──────── Records provided ────────
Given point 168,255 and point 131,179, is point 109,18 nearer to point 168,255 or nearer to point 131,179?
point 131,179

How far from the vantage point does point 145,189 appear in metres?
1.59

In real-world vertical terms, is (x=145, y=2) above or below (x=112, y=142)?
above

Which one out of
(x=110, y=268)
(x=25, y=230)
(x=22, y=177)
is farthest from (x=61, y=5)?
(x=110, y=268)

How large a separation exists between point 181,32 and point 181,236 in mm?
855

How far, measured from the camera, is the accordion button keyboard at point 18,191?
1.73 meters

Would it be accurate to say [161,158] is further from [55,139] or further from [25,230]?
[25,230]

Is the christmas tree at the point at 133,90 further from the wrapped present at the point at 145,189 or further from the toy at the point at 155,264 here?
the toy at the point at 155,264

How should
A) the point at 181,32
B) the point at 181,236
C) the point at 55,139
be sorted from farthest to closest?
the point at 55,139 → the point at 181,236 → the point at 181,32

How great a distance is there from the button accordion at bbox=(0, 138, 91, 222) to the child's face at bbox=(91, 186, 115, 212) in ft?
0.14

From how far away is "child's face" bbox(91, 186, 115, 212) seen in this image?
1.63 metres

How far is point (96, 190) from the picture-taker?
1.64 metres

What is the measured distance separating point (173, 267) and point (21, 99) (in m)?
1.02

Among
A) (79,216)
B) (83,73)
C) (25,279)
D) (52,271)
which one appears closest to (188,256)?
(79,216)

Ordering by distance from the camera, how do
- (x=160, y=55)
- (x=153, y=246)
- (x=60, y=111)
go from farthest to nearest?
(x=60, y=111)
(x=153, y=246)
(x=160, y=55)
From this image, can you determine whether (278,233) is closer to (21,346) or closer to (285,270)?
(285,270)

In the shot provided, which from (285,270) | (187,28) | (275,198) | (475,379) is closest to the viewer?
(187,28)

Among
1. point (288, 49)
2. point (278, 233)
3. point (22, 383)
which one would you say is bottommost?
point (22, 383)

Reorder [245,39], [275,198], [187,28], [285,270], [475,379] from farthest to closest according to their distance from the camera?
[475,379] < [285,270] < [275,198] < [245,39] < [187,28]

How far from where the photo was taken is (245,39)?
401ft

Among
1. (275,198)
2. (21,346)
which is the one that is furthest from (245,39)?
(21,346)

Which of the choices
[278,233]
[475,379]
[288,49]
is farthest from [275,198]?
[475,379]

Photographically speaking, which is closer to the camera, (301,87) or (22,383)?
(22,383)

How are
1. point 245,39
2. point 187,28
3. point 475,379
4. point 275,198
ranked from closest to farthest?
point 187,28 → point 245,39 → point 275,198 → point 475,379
────────
**What the task requires**
All of the data needs to be printed once more, exactly.

**Task answer**
Given point 168,255 and point 131,179, is point 109,18 nearer to point 168,255 or nearer to point 131,179?
point 131,179

How far from the vantage point does point 145,189 appear in metres?
1.59

In real-world vertical terms, is (x=145, y=2) above or below (x=112, y=142)?
above

Which one out of
(x=110, y=268)
(x=25, y=230)
(x=22, y=177)
is farthest from (x=61, y=5)?
(x=110, y=268)

How large a separation exists between point 181,32 and point 181,236 in mm?
855

How far, measured from the camera, is the accordion button keyboard at point 18,191?
1.73 meters

Would it be accurate to say [161,158] is further from [55,139] or further from [25,230]?
[25,230]

Is the christmas tree at the point at 133,90 further from the wrapped present at the point at 145,189 or further from the toy at the point at 155,264 here?
the toy at the point at 155,264

How should
A) the point at 181,32
B) the point at 181,236
C) the point at 55,139
be sorted from farthest to closest?
the point at 55,139 → the point at 181,236 → the point at 181,32

How great a distance is there from the button accordion at bbox=(0, 138, 91, 222) to the child's face at bbox=(91, 186, 115, 212) in ft?
0.14

From how far away is "child's face" bbox(91, 186, 115, 212) seen in this image?
1.63 metres

How far is point (96, 190) from the picture-taker?
1.64 metres

What is the measured distance separating point (173, 267) and point (21, 99) (in m)?
1.02

Among
A) (79,216)
B) (83,73)
C) (25,279)
D) (52,271)
which one appears closest to (188,256)?
(79,216)

Ordering by distance from the camera, how do
- (x=160, y=55)
- (x=153, y=246)
- (x=60, y=111)
go from farthest to nearest?
(x=60, y=111)
(x=153, y=246)
(x=160, y=55)
From this image, can you determine whether (278,233) is closer to (21,346) or closer to (285,270)?
(285,270)

In the shot provided, which from (285,270) | (187,28) | (275,198) | (475,379) is closest to the viewer?
(187,28)

Among
1. point (288, 49)
2. point (278, 233)
3. point (22, 383)
which one would you say is bottommost?
point (22, 383)

Reorder [245,39], [275,198], [187,28], [285,270], [475,379] from farthest to closest according to their distance from the camera?
[475,379] < [285,270] < [275,198] < [245,39] < [187,28]

How far from where the photo was taken is (245,39)?
401ft

Among
1. (275,198)
2. (21,346)
which is the one that is furthest from (245,39)?
(21,346)

Which of the choices
[278,233]
[475,379]
[288,49]
is farthest from [275,198]?
[475,379]

Photographically speaking, which is closer to the camera, (301,87) or (22,383)?
(22,383)

How are
1. point 245,39
2. point 187,28
3. point 475,379
4. point 275,198
ranked from closest to farthest?
point 187,28 → point 245,39 → point 275,198 → point 475,379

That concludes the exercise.